- [WHAT THE EXERCISE ASKS] Only the pictures are to be dropped; return all other data below exactly.
RECORDS SUPPLIED START
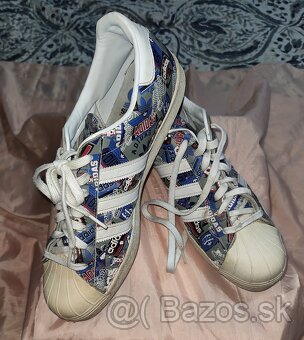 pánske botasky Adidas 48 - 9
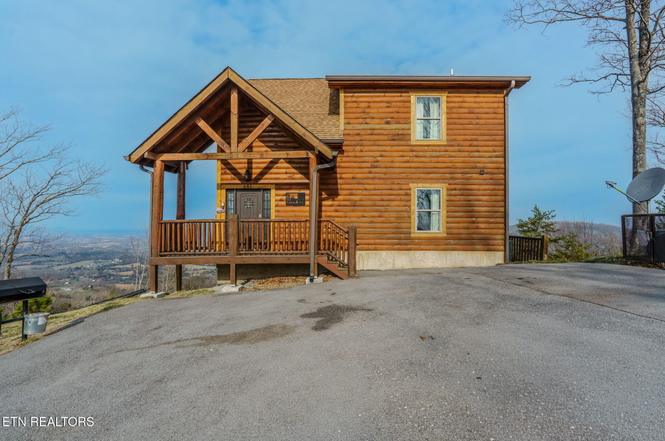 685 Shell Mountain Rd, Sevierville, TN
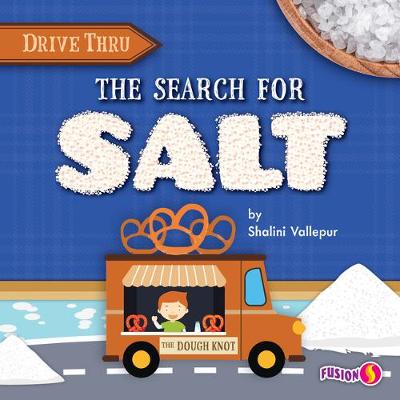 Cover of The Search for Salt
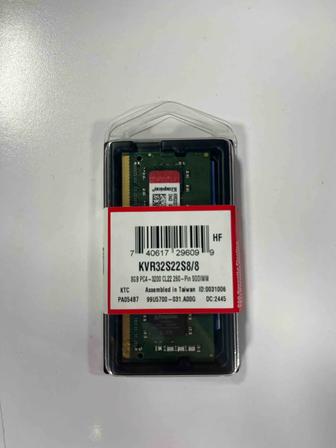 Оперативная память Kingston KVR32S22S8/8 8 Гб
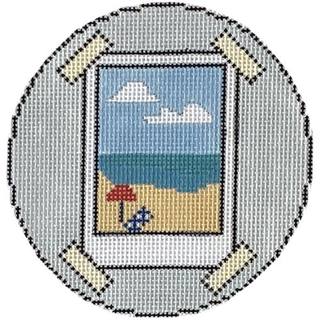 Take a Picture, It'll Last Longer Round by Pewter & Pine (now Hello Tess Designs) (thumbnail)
RECORDS SUPPLIED END
- [EXPECTED ANSWER]
 pánske botasky Adidas 48 - 9
 685 Shell Mountain Rd, Sevierville, TN
 Cover of The Search for Salt
 Оперативная память Kingston KVR32S22S8/8 8 Гб
 Take a Picture, It'll Last Longer Round by Pewter & Pine (now Hello Tess Designs) (thumbnail)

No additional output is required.